Esto no subsana todos los problemas de la mujer trans boliviana, pero es un primer paso. Rayza declara que ahora se vienen otros retos: la educación, la aceptación, la inclusión laboral, el acceso a la salud integral…

Desde la Red siguen trabajando y evolucionando. “Hablar de mujeres trans era un tabú hace muchos años. Hemos cambiado el pensamiento de todos los medios de comunicación en Bolivia, a través de congresos, de campañas de información, eventos, talleres… Hablar desde la percepción trans; no somos los trans, no somos los homosexuales. Somos ellas, somos las mujeres trans. Hemos cambiado también la forma en la que los medios mandan el mensaje a las mujeres trans; no victimizarnos ni alabarnos, pues en la comunidad de mujeres trans hay todo tipo de mujeres igual que en la sociedad, no me castigues más por ser trans”.

Después de cambiar la forma en que los medios de comunicación trataban a las personas tras, éstos les abrieron muchas puertas para poder llegar a donde no llegaba el movimiento. Les hacen entrevistas, se interesan por las campañas y congresos que organizan…

“Hemos logrado cambiar el estereotipo socio-cultural machista y patriarcal. Hemos roto el binomio hombre-mujer y hemos abierto la puerta a otras identidades”

La iglesia ha hecho muchos esfuerzos por tratar de callar a las mujers trans. Pero Rayza nunca se enfrentó a la iglesia, piensa que es mejor dialogar para hacerles llegar el mensaje de que el tema del derecho ciudadano no tiene nada que ver con las culturas ni las religiones de cada persona. Ella es muy religiosa, cree en Dios y la virgen, pero no deja de ser trans porque esa es su esencia. La religión no puede prohibirte seguir tu propia identidad porque la fe es otra cosa, va más allá de eso.
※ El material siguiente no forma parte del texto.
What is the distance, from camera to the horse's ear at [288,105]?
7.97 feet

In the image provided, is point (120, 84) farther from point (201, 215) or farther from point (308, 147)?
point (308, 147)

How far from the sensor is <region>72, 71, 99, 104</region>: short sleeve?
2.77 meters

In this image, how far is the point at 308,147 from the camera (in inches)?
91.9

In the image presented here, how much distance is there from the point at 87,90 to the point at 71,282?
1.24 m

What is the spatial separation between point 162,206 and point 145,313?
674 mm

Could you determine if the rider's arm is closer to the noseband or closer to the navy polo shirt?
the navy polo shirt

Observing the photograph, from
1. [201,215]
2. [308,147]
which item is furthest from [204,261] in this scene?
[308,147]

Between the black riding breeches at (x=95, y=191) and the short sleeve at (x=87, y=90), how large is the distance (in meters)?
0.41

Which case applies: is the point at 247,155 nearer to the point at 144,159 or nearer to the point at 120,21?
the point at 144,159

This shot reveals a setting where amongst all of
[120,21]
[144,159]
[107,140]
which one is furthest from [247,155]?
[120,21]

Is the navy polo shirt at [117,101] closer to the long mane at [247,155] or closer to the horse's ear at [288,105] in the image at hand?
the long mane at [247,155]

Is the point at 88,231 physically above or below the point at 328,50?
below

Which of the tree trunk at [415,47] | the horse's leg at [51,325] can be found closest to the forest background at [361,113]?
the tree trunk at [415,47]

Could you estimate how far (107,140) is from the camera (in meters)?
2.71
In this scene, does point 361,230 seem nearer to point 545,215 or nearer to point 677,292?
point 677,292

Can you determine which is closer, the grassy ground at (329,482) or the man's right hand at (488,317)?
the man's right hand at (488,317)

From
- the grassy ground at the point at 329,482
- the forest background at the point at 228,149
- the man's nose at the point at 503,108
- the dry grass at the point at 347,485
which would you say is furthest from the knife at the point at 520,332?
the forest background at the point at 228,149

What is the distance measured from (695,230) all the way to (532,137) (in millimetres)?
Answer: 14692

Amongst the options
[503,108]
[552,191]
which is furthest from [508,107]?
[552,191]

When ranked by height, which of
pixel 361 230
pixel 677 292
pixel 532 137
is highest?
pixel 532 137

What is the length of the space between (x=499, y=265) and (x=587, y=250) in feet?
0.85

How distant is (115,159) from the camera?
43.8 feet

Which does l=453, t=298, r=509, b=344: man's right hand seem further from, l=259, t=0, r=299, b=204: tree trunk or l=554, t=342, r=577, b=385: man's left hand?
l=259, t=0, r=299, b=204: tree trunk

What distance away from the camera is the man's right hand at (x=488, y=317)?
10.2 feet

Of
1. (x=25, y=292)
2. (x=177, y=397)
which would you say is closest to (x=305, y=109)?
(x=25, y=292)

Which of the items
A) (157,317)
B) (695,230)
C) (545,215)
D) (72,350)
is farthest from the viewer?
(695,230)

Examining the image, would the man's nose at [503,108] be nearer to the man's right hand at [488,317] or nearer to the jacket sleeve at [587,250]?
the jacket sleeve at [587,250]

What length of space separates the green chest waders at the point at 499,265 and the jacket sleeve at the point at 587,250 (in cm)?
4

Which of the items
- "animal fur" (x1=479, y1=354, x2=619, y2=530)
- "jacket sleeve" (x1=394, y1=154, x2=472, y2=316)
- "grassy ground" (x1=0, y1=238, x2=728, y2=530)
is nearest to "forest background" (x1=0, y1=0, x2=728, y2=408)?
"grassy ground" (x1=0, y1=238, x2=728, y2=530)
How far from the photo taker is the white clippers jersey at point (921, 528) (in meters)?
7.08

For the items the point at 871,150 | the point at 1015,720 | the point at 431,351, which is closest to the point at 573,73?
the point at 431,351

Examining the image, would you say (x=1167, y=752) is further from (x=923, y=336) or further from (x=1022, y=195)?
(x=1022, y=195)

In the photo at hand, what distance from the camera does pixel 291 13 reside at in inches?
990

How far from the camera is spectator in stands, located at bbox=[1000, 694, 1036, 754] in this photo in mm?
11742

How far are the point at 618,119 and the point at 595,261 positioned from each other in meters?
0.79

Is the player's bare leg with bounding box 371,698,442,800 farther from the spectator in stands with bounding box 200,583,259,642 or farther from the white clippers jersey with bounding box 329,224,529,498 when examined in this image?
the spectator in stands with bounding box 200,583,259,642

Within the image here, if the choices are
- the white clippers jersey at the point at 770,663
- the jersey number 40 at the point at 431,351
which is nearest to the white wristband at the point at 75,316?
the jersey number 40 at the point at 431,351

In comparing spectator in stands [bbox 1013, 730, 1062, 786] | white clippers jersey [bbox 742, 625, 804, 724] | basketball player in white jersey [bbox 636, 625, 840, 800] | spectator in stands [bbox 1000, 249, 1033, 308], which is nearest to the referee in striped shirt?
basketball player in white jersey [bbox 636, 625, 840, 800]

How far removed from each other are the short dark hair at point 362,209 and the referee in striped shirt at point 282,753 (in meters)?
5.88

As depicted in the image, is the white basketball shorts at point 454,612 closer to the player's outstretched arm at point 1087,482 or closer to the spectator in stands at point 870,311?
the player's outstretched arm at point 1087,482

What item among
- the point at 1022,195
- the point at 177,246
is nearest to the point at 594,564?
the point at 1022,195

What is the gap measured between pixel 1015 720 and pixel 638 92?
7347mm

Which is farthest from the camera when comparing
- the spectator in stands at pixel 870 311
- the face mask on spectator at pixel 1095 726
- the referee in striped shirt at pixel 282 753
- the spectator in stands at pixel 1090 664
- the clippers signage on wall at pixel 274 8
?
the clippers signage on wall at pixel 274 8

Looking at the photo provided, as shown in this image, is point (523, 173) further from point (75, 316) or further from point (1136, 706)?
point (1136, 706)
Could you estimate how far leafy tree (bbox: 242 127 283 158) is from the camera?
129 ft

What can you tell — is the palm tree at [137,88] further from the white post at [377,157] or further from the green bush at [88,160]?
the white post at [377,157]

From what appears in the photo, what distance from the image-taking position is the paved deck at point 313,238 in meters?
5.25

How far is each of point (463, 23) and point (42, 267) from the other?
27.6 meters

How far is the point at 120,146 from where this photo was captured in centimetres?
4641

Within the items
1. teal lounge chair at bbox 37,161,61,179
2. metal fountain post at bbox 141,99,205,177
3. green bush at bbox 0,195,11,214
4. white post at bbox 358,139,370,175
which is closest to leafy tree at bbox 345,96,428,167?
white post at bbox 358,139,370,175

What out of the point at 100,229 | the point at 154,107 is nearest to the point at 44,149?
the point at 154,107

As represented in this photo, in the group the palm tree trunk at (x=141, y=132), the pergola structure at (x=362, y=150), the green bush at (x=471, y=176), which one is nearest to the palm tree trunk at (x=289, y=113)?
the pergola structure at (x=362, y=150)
Hay mujeres trans católicas, hay mujeres trans ateas, hay mujeres trans evangélicas y hay mujeres trans que no creen en nada… “Ustedes no son voceros de Dios, Dios no los ha llamado para decirles que digan lo que dicen. Ustedes son igual de humanos y pecadores que yo. Yo no creo en las personas que están en la Iglesia. Yo sólo creo en la Iglesia a la que va una persona para botar lo malo y conseguir vibras positivas, no en la que te juzga”.

 

Trabajo personal, organizacional, político y social

Desde la Red TreBol siguen trabajando. Son parte de la Red LACTRANS que está presenta en 14 países, y tiene como objetivos principales que en todos estos países se apruebe una Ley de Identidad de Género y que las personas trans estén en todos los espacios hablando sobre temas de política y del derecho a la identidad.

“Somos personas ciudadanas, independientemente de que seamos negras, cholas, indias, de cualquier raza o color… Somos personas, somos ciudadanas, somos ese ser que nacemos con lo que queremos ser y que queremos la libertad de poder gritar y decir ‘yo soy esa persona y no me escondo detrás de algo para ser lo que quieren que sea’”.